Fibre Bragg grating sensors for fusion diagnostics: Temperature monitoring of a tungsten mono-block mock-up under high heat flux

Abstract The optimum functioning of the divertor is very important for the realisation of the long-pulse H-mode discharge of a tokamak device. This necessitates the development of a component monitoring system for its operation status including temperature and strain. This study introduces a promising technique for monitoring temperature and strain sensor systems based on the fibre Bragg grating (FBG). It was used to monitor the temperature of a W/Cu mono-block mock-up during a high heat flux (HHF) test for the first time, demonstrating its suitability as a temperature monitoring system for the tungsten divertor. Temperatures up to 1000 °C were measured under HHF using five femtosecond FBG sensors inscribed in an optic fibre encapsulated in a stainless-steel capillary tube. The FBG sensors exhibit higher sensitivity to temperature variation while maintaining the same measurement accuracy relative to the five thermocouples (TCs) in symmetrical locations. An ANSYS fluent simulation based on the finite element method yielded an output consistent with the experimental results.
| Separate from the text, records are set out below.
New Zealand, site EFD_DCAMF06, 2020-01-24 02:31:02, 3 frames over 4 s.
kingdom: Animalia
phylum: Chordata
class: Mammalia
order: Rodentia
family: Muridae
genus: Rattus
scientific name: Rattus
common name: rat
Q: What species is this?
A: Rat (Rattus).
The temperature distribution obtained through one channel of optical fibre sensors demonstrates the advantage of FBG sensors as a multipoint measurement method. These sensors are preferred to TCs because the complex installation process and utilisation of a mass of wires are eliminated. In view of the success of this work, the installation of an FBG-based temperature monitoring system as a novel diagnostic system is planned on the upgraded lower divertor of the Experimental Advanced Superconducting Tokamak device.